Ensemble Techniques in Finance

When dealing with a set of training observations and outcomes $\{(x_i, y_i)\}$ , you would want to estimate a function $\hat{f}[x]$ that closely matches the true function $f(x)$ .

The function is generally modeled as:

y = f(x) + \varepsilon

where $\varepsilon$ is white noise.

The aim is to minimize the mean squared error given by:

\mathbb{E}[(y_i - \hat{f}[x_i])^2]

This can be further decomposed into three terms: Bias squared, Variance, and the noise term $\sigma_{\varepsilon}^2$ .

The Power of Ensemble Methods

Ensemble techniques, like bagging (Bootstrap Aggregation), aim to build a robust model by averaging the predictions of multiple base models. Bagging is particularly effective in reducing the variance of the prediction, hence addressing overfitting.

The variance of a bagged prediction depends on the number of base models $(N)$ , their average variance $(\bar{\sigma})$ , and the average correlation between their predictions $(\bar{\rho})$ .

The benefit of bagging is quantifiable. It's effective as long as:

\bar{\rho} < 1

Standard Deviation of the bagged prediction

Accuracy Considerations in Bagging Classifiers

For a bagging classifier predicting $k$ classes, the accuracy depends on the number of base classifiers $N$ and their individual accuracy $p$ . Under certain conditions, bagging classifiers can outperform individual classifiers.

The mathematical equation that demonstrates this is:

p > \frac{1}{k} \Rightarrow \mathbb{P}\left[X > \frac{N}{k}\right] > p

Both Python and Julia functionalities for bagging classifier accuracy are available in the RiskLabAI library.

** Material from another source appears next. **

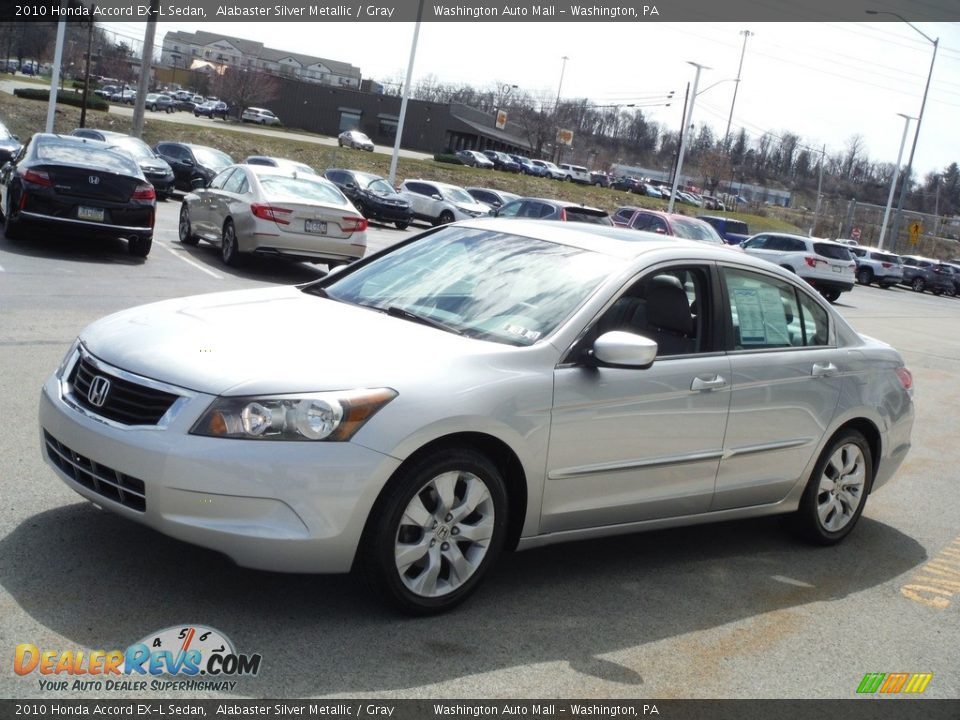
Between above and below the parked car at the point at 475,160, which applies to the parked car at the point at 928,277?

bagging_classifier_accuracy.py

def bagging_classifier_accuracy(
        N: int,
        p: float,
        k: int = 2
) -> float:
    probability_sum = sum(comb(N, i) * p**i * (1 - p)**(N - i) for i in range(floor(N / k) + 1))
    
    return 1 - probability_sum

View More: Julia | Python

Handling Dependency in Observations: A Challenge to Bagging

Financial observations often exhibit dependency, challenging the assumption that data points are independent and identically distributed (IIDs). This dependency affects bagging in two ways:

The samples in replacement sets are similar, reducing the efficiency of bagging in lowering prediction variance.
The 'out-of-bag' accuracy becomes inflated, meaning the model may seem more accurate than it actually is.

Advantages of Using Random Forests

Random Forests (RF) are an extension of bagging that introduce another layer of randomness to combat overfitting and dependency in observations. RF offers the following advantages:

Reduced prediction variance
Feature significance analysis
Reliable out-of-the-bag accuracy estimates

Boosting Poor Estimators for Accuracy

Boosting is an iterative method of improving model accuracy by combining poor estimators. It involves adjusting sample weights based on their classification results and produces a weighted average of individual forecasts.

Bagging vs. Boosting in Finance

While boosting minimizes both prediction variance and bias, it is more prone to overfitting—especially in financial applications where data is noisy. In contrast, bagging is less prone to overfitting and can be parallelized, making it generally more effective for financial data.

Leveraging Parallelism for Scalability

For algorithms that don't scale well, like Support Vector Machines (SVMs), bagging can be parallelized to enhance efficiency. This allows you to run multiple weaker models concurrently, making bagging a scalable option for large datasets.

References

De Prado, M. L. (2018). Advances in financial machine learning. John Wiley & Sons.
De Prado, M. M. L. (2020). Machine learning for asset managers. Cambridge University Press.